Doctor Testifies in Disneyland Stabbing Death
The knife wound suffered by Mel C. Yorba at Disneyland in 1981 pierced his heart, diaphragm and liver, leaving him virtually no chance of survival, a doctor testified Wednesday.
The only possibility was to “plug” the wound to the heart immediately, and that could only be done at a hospital, according to Dr. Robert Barros, an emergency room physician who treated Yorba at Palm Harbor Hospital on March 7, 1981.
Barros testified as lawyers for Disneyland opened their defense of a $60-million wrongful-death lawsuit filed by Yorba’s mother. Ellen Reynolds claimed that the park failed to protect Yorba or provide adequate emergency medical care after he was stabbed.
The testimony Wednesday conflicted sharply with that presented earlier by John Luetto, Reynolds’ lawyer. The disagreement arose among both witnesses who rendered care to Yorba before he bled to death and medical experts who studied the records of the case.
A park nurse was right when she ordered Yorba taken from Tomorrowland to the nearest hospital, Barros testified. When Yorba arrived 20 minutes after the stabbing, however, he had no chance.
“I think only God could have saved him,” Barros testified.
Barros testified that Yorba was in the emergency room at Palm Harbor, a hospital that has since moved and been renamed the Medical Center of Garden Grove, at 10:20 p.m. Both sides generally agreed that the stabbing occurred about 10 p.m.
But a park visitor who helped Yorba testified that 20 to 25 minutes elapsed before the victim was placed in a van for the trip to Palm Harbor. Barros said records of emergency room monitors that were placed on Yorba and were automatically timed showed he had arrived by 10:20 p.m.
While earlier witnesses sharply criticized the decision to send Yorba immediately to a hospital emergency room, rather than calling paramedics trained to handle life-threatening trauma cases, Barros disagreed.
“The best thing would have been to transport this patient as fast as possible to a hospital,” Barros testified. “That was his only chance.”

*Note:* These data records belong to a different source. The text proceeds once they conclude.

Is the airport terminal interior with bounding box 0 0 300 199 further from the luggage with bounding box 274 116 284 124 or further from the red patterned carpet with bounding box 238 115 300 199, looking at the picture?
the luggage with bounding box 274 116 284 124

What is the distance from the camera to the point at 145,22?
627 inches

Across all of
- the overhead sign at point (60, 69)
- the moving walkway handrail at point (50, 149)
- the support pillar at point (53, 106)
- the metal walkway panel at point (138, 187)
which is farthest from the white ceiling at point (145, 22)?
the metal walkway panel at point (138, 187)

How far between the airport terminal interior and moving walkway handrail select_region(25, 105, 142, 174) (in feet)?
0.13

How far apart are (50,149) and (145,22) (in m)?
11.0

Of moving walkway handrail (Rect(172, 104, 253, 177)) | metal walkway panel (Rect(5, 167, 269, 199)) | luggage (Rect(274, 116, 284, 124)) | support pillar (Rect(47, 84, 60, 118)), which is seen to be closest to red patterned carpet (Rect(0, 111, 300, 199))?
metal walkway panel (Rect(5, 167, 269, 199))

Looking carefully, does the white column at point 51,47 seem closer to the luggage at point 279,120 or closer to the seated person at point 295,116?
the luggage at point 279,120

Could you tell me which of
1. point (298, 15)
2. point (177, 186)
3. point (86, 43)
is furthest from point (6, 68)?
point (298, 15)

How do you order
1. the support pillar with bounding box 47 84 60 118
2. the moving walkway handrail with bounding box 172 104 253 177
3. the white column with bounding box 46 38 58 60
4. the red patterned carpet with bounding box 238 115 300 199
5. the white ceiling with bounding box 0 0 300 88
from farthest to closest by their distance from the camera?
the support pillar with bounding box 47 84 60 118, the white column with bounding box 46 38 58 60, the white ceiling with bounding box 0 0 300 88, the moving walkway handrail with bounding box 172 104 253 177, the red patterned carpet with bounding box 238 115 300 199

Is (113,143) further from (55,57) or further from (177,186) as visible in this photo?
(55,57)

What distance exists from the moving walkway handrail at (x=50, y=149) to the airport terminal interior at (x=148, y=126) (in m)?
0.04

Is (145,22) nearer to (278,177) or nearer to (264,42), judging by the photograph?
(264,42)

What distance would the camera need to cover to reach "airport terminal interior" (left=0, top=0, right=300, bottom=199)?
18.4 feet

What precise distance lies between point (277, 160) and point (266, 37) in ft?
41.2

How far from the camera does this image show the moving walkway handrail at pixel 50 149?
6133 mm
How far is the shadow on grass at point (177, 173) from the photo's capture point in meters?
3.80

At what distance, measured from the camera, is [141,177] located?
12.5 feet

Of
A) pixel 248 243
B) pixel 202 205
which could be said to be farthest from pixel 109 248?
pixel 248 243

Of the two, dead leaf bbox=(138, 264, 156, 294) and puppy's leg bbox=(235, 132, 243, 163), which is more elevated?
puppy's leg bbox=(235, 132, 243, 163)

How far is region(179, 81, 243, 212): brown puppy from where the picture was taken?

“There’s really nothing you could do in the field to improve the situation,” Barros said. “Not that it would have made any difference.”

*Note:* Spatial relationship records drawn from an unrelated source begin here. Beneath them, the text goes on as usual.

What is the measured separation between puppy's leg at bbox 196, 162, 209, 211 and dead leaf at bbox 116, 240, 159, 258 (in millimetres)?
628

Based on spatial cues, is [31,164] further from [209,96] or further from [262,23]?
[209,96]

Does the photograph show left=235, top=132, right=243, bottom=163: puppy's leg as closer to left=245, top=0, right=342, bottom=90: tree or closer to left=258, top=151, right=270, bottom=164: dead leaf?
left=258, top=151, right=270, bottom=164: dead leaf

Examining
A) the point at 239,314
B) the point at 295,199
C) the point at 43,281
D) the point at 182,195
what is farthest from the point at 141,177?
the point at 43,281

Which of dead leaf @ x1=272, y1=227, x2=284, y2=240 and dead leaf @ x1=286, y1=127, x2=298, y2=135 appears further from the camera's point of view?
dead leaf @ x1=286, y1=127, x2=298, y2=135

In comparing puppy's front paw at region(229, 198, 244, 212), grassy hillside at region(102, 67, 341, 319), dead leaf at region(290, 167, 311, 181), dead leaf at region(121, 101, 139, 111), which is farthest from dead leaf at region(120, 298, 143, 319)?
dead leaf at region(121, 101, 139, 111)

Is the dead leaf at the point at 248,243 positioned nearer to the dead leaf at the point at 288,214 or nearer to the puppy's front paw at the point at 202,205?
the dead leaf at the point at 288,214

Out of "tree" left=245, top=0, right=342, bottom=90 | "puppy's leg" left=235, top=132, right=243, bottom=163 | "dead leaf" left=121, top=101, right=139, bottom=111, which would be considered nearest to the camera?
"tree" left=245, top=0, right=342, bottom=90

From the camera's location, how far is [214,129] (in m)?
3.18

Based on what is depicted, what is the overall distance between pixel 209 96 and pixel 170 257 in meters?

A trauma surgeon called earlier by Luetto had classified Yorba’s chance of survival at 50%, had he been properly treated.
In another clash of experts, an Anaheim fire official testified that had paramedics been called, the trip to the park and a trauma center would have taken 16 or 17 minutes.
Battalion Chief Charles Kanenbley said the trip to Tomorrowland by paramedics would have taken about nine minutes. A plaintiff’s expert testified earlier that a paramedic station was only two minutes away from the amusement park.
Kanenbley testified that he checked fire department records for the date and time of the stabbing and determined that a paramedic unit would have been available.
James P. O’Driscoll of San Diego was convicted of second-degree murder in Yorba’s death and is serving a prison sentence of 16 years to life.
Yorba had no pulse, no heartbeat and was not breathing when he arrived at Palm Harbor hospital.
Dr. Kenneth Ransom testified Tuesday that half of the dozen patients he has treated with stab wounds to the heart similar to Yorba’s have survived.
Asked Wednesday if he thought Yorba was “beyond help” when he arrived in the emergency room, Barros said, “Yes he was. I felt that right away.”